**LE SFIDE:**
[A] Rispondi a queste domande sull'estratto dell'intervista:
(i) Da piccola, cosa faceva molto chi risponde, oltre a inventare storie?
(ii) Qual è il tratto comune tra i protagonisti del romanzo e l'esperienza di chi scrive?
(iii) Com'è descritto il lavoro su di sé che questa onestà comporta?
[B] Restituisci il passo dell'estratto dell'intervista da "Cosa sognavi da" a "e molto doloroso.", copiato senza modifiche.

Cosa sognavi da piccola? C’è qualcosa che ti accomuna ai tuoi personaggi?

Non ricordo esattamente cosa sognassi da piccola… sicuramente sognavo molto ad occhi aperti, e inventavo storie – a cui un po’ credevo. Ma non ricordo quali fossero le mie aspirazioni, che sono divenute coscienti solo molto dopo, nel tempo. Per quanto riguarda i personaggi del mio libro, certamente vi è qualcosa di me. Non è stato voluto, ma penso sia inevitabile che alcuni aspetti di chi scrive respirino, per così dire, nei testi. Credo che il tratto comune tra i protagonisti del romanzo e la mia esperienza sia la voglia e la determinazione ad essere onesti con sé stessi, o almeno a provarci. Essere onesti e integri sui sentimenti, sui pensieri, sui comportamenti, il che comporta un costante lavoro su di sé, a volte difficile e molto doloroso.

Cosa ti piace di più del lavoro che fai?

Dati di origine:
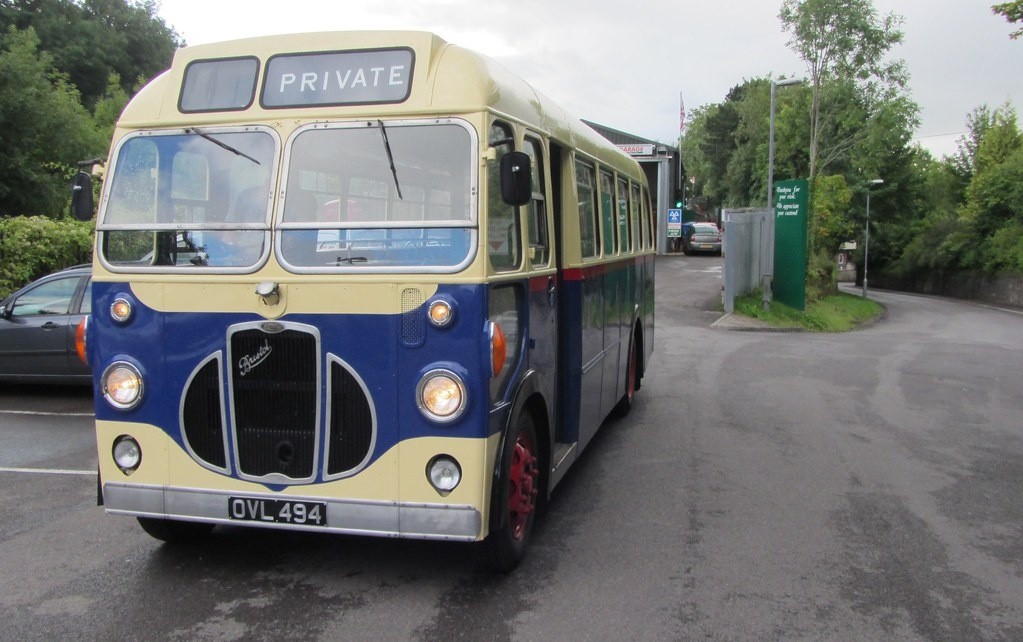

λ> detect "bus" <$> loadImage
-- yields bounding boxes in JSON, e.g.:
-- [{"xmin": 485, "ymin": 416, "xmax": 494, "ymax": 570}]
[{"xmin": 71, "ymin": 30, "xmax": 657, "ymax": 566}]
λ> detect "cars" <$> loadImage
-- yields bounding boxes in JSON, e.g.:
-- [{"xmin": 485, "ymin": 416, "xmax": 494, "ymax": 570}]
[
  {"xmin": 1, "ymin": 261, "xmax": 92, "ymax": 391},
  {"xmin": 681, "ymin": 223, "xmax": 722, "ymax": 256}
]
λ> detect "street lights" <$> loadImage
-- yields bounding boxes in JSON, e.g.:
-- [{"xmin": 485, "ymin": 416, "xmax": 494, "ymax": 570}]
[
  {"xmin": 862, "ymin": 179, "xmax": 885, "ymax": 299},
  {"xmin": 764, "ymin": 80, "xmax": 805, "ymax": 305}
]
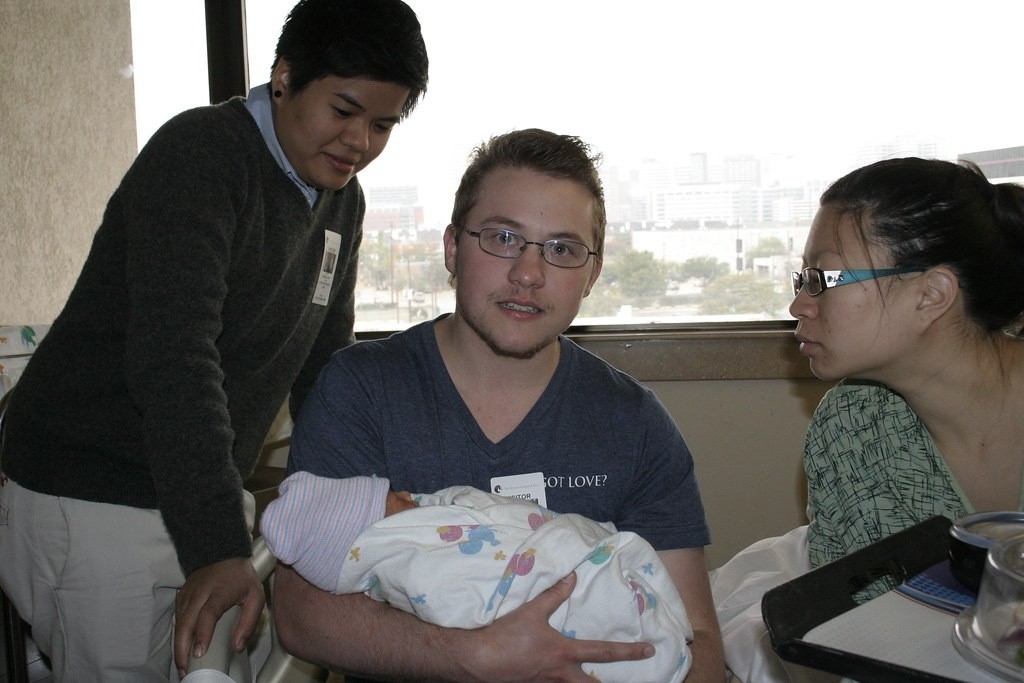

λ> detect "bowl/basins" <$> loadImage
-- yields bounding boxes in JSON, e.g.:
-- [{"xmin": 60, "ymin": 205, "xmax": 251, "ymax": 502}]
[{"xmin": 949, "ymin": 511, "xmax": 1024, "ymax": 595}]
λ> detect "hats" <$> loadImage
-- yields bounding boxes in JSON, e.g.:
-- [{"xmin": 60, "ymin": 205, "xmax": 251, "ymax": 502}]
[{"xmin": 261, "ymin": 469, "xmax": 389, "ymax": 592}]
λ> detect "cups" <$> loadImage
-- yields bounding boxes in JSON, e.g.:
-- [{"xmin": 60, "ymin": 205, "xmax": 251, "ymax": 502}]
[{"xmin": 951, "ymin": 532, "xmax": 1024, "ymax": 683}]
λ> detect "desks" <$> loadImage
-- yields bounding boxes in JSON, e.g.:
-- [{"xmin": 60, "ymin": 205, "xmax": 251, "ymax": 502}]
[{"xmin": 760, "ymin": 514, "xmax": 1023, "ymax": 683}]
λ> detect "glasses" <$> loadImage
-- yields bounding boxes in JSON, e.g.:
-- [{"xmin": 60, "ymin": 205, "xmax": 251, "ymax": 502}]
[
  {"xmin": 456, "ymin": 223, "xmax": 598, "ymax": 269},
  {"xmin": 791, "ymin": 266, "xmax": 925, "ymax": 297}
]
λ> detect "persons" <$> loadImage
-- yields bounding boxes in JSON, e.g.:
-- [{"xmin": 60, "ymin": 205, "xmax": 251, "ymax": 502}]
[
  {"xmin": 790, "ymin": 155, "xmax": 1023, "ymax": 606},
  {"xmin": 0, "ymin": 0, "xmax": 430, "ymax": 683},
  {"xmin": 273, "ymin": 126, "xmax": 728, "ymax": 683},
  {"xmin": 262, "ymin": 468, "xmax": 693, "ymax": 683}
]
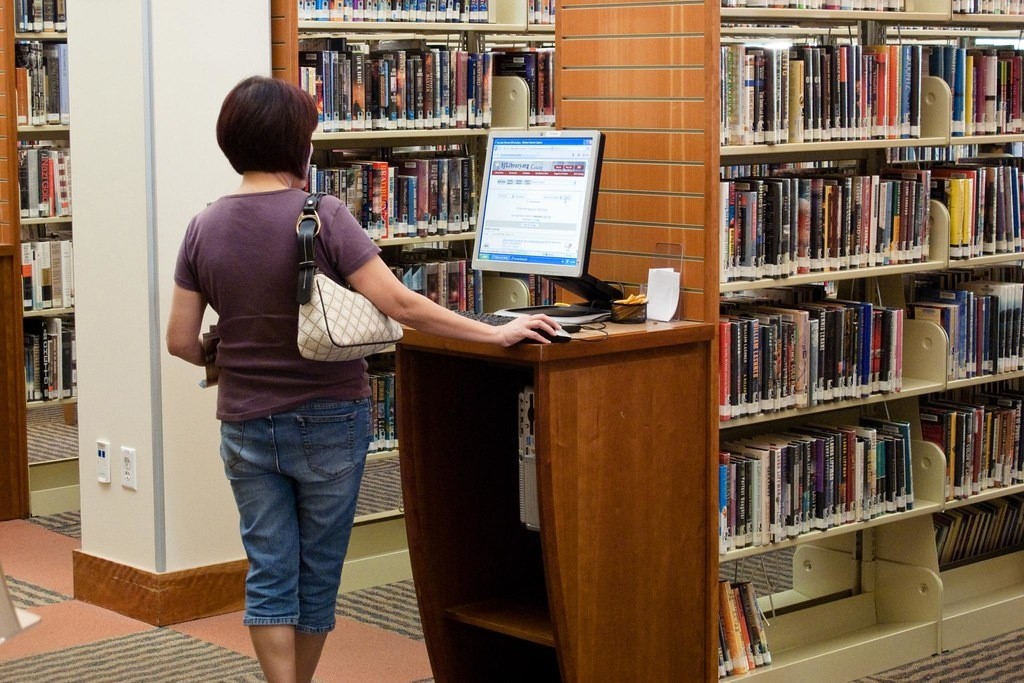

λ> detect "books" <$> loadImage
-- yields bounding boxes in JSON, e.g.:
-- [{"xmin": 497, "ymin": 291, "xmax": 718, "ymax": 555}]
[
  {"xmin": 13, "ymin": 0, "xmax": 78, "ymax": 402},
  {"xmin": 718, "ymin": 0, "xmax": 1024, "ymax": 680},
  {"xmin": 295, "ymin": 1, "xmax": 558, "ymax": 442}
]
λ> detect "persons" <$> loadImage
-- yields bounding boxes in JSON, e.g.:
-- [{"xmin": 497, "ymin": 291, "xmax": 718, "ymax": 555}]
[{"xmin": 166, "ymin": 75, "xmax": 562, "ymax": 683}]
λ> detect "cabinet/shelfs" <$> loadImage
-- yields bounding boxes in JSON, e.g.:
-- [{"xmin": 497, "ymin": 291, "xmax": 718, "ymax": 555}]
[
  {"xmin": 268, "ymin": 0, "xmax": 1024, "ymax": 683},
  {"xmin": 0, "ymin": 0, "xmax": 80, "ymax": 521}
]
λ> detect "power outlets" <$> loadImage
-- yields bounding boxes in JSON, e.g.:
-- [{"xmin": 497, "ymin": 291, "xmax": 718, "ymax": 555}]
[{"xmin": 119, "ymin": 446, "xmax": 137, "ymax": 491}]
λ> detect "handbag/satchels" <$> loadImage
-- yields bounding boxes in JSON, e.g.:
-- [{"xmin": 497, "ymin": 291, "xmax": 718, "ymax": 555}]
[{"xmin": 295, "ymin": 190, "xmax": 404, "ymax": 361}]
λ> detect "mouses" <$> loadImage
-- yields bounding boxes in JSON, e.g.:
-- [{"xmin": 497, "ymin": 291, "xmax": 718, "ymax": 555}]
[{"xmin": 521, "ymin": 326, "xmax": 571, "ymax": 343}]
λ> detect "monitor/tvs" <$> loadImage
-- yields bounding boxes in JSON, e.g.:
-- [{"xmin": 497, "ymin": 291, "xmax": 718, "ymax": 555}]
[{"xmin": 473, "ymin": 127, "xmax": 625, "ymax": 313}]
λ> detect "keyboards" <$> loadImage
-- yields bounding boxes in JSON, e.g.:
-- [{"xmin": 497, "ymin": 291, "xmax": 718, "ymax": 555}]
[{"xmin": 452, "ymin": 308, "xmax": 581, "ymax": 334}]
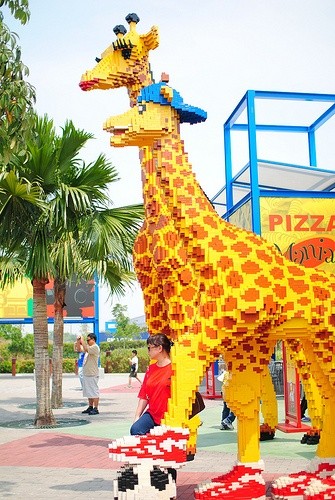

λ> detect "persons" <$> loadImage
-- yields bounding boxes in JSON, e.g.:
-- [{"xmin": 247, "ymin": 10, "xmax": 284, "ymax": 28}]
[
  {"xmin": 73, "ymin": 342, "xmax": 85, "ymax": 390},
  {"xmin": 220, "ymin": 403, "xmax": 235, "ymax": 431},
  {"xmin": 125, "ymin": 350, "xmax": 142, "ymax": 389},
  {"xmin": 131, "ymin": 333, "xmax": 173, "ymax": 435},
  {"xmin": 76, "ymin": 333, "xmax": 100, "ymax": 414},
  {"xmin": 300, "ymin": 397, "xmax": 310, "ymax": 422}
]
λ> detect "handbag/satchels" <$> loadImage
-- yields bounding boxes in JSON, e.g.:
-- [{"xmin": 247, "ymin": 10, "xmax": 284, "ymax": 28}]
[{"xmin": 189, "ymin": 392, "xmax": 205, "ymax": 420}]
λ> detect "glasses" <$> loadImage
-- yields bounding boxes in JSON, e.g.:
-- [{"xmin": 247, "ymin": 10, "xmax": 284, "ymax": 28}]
[
  {"xmin": 148, "ymin": 345, "xmax": 157, "ymax": 351},
  {"xmin": 86, "ymin": 338, "xmax": 92, "ymax": 342}
]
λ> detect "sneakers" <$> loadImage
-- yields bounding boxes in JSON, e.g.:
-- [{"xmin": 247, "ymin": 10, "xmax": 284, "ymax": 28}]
[
  {"xmin": 223, "ymin": 418, "xmax": 234, "ymax": 429},
  {"xmin": 220, "ymin": 421, "xmax": 227, "ymax": 430}
]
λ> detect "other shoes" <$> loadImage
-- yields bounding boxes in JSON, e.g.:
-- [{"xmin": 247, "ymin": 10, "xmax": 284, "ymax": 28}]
[
  {"xmin": 126, "ymin": 385, "xmax": 132, "ymax": 389},
  {"xmin": 300, "ymin": 418, "xmax": 309, "ymax": 422},
  {"xmin": 82, "ymin": 408, "xmax": 93, "ymax": 413},
  {"xmin": 89, "ymin": 409, "xmax": 99, "ymax": 415}
]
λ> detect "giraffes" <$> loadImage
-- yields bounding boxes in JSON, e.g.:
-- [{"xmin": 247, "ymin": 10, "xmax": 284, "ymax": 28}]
[{"xmin": 80, "ymin": 12, "xmax": 334, "ymax": 500}]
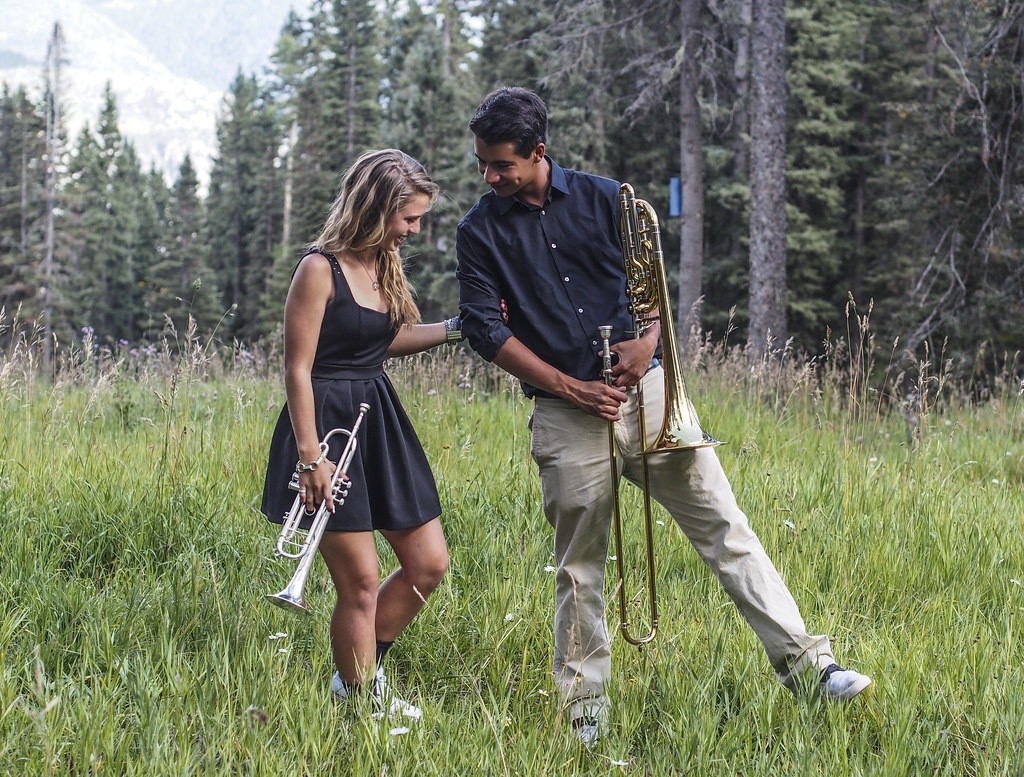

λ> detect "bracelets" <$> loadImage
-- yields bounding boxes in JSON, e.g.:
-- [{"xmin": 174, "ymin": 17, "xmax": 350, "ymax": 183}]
[
  {"xmin": 296, "ymin": 442, "xmax": 329, "ymax": 473},
  {"xmin": 444, "ymin": 316, "xmax": 466, "ymax": 346}
]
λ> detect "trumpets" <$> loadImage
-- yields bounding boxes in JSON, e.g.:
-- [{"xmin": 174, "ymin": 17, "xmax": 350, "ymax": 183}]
[{"xmin": 263, "ymin": 401, "xmax": 372, "ymax": 617}]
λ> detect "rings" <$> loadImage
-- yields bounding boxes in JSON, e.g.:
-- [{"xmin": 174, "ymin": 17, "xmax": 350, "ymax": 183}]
[{"xmin": 299, "ymin": 489, "xmax": 307, "ymax": 493}]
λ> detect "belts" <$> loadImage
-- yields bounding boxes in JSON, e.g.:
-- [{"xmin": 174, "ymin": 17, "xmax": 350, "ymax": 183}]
[{"xmin": 534, "ymin": 358, "xmax": 659, "ymax": 399}]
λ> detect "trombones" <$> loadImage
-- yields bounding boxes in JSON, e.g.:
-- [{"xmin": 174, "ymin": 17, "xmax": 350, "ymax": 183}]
[{"xmin": 594, "ymin": 181, "xmax": 733, "ymax": 647}]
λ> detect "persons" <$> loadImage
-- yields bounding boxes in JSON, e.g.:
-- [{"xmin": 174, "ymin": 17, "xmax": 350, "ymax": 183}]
[
  {"xmin": 455, "ymin": 86, "xmax": 872, "ymax": 751},
  {"xmin": 260, "ymin": 148, "xmax": 508, "ymax": 736}
]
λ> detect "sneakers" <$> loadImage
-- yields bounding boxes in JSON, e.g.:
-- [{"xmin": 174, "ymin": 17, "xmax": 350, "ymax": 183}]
[
  {"xmin": 793, "ymin": 664, "xmax": 872, "ymax": 711},
  {"xmin": 572, "ymin": 716, "xmax": 609, "ymax": 750},
  {"xmin": 330, "ymin": 670, "xmax": 423, "ymax": 724},
  {"xmin": 341, "ymin": 712, "xmax": 404, "ymax": 756}
]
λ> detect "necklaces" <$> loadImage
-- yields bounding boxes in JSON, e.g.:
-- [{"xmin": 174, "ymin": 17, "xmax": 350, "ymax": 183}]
[{"xmin": 355, "ymin": 252, "xmax": 382, "ymax": 290}]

**I RISULTATI:**
[A]
(i) Sognava molto ad occhi aperti.
(ii) La voglia e la determinazione ad essere onesti con sé stessi, o almeno a provarci.
(iii) È un lavoro costante, a volte difficile e molto doloroso.

[B]
Cosa sognavi da piccola? C’è qualcosa che ti accomuna ai tuoi personaggi?

Non ricordo esattamente cosa sognassi da piccola… sicuramente sognavo molto ad occhi aperti, e inventavo storie – a cui un po’ credevo. Ma non ricordo quali fossero le mie aspirazioni, che sono divenute coscienti solo molto dopo, nel tempo. Per quanto riguarda i personaggi del mio libro, certamente vi è qualcosa di me. Non è stato voluto, ma penso sia inevitabile che alcuni aspetti di chi scrive respirino, per così dire, nei testi. Credo che il tratto comune tra i protagonisti del romanzo e la mia esperienza sia la voglia e la determinazione ad essere onesti con sé stessi, o almeno a provarci. Essere onesti e integri sui sentimenti, sui pensieri, sui comportamenti, il che comporta un costante lavoro su di sé, a volte difficile e molto doloroso.